Dispatches from the South: A Week of Contrasts

It has been no ordinary week. The wedding, as you are well aware, went off with nary a hitch and I was able to sit and watch it in the comfort of my own sitting room (drinking tea out of our commemorative Kate and Wills tea mug) while Jonathan braved jet-lag (as well as a crowd of more than a million revelers) not 30 north of where I was.

As predicted, the Brits rose to the occasion admirably, and I managed to annoy a few republicans by stringing bunting around my desk at work, and then on my balcony on The Day. This earned me just a bit of disapproval (just a bit) for being too American, or not British enough, or too much of a Royalist—I’m still not sure which.

But the glow had barely dimmed before The Other Big News hit (well done, America, for holding off until after the wedding weekend—what a downer that would have turned out to be). That, too, was a big day, especially if you were an American; I basked in the collective victory along with my fellow countrymen but with a bit (just a bit) of caution, reminding myself and others that this really doesn’t bring anything to a close.

For this, or perhaps something else, I was labelled an “American Basher” by an old and dear friend. This, of course, gave me pause: you can do many things to an American, but you do not question their patriotism.

We’re heading into a new week now, and one has to hope that it is not so eventful and filled with passions. As the Tweeters have been observing, “The girl married the handsome prince, the dragon has been slain, it’s all very Disney.” To add to that, we’ve also had unbelievably stunning weather to accompany all of this. So I am ready for some uneventful days, a return to the drip, drip, drip of real life, and rain.

Have I really been in Britain so long that I have forgotten what it is like to be an American? And am I so brashly American, despite my longevity here, that I can never hope to fit in? That’s a sobering prospect, to be a man with a foot in two countries—and passports to both—but to belong to neither.

Don’t get the idea that I am planning to throw myself off of Beachy Head over this, it’s just something the flurry and fervor of this past week have brought to mind, and I welcome a bit of time to digest it.

I see the previously blue sky is clouded over this morning. I really hope it rains.

Rain in Britain


  1. avatar says

    I totally get where you are coming from. I’ve been here for over five years and I feel like an in-between person. I don’t get some cultural references in both countries, I forget words used in the States and then end up calling trousers pants in public.
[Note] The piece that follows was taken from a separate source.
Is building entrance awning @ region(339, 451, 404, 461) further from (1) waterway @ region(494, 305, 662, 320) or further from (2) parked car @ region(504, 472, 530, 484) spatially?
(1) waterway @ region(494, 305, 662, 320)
It’s tough to be a 3rd culture person at times!

  2. avatar says

    Yes, I often have to think hard to recall what items were called in the States, and I can get confused about which country certain terms are relevant to.

    Thanks for mentioning the cultural reference thing; I did notice that when I visited last–where I was obviously missing something other people were getting because I had been so long “out of the loop”

  3. avatarSara says

    Loved your post, Mike. I have found great relief just learning about Third-Culture Kids and Adults. I was born, ironically, in Normal, Ill. Six months later we moved to France, where we stayed for 3 years. Back to the states for a bit and then on to Okinawa for almost 3 years. I have always felt a tug to France and England, and visit as often as I can. I always feel like I’m trying to find home. My goal is to buy a small house in central France before too much longer. It’s good to know that there are other people who “get me.” :)

  4. avatar says

    Sara: Thanks. I was considering not posting that column because it wasn’t all sweetness and light, which is what I am usually about. But being an expat is a lonely business at times, and it’s good to at least acknowledge that fact.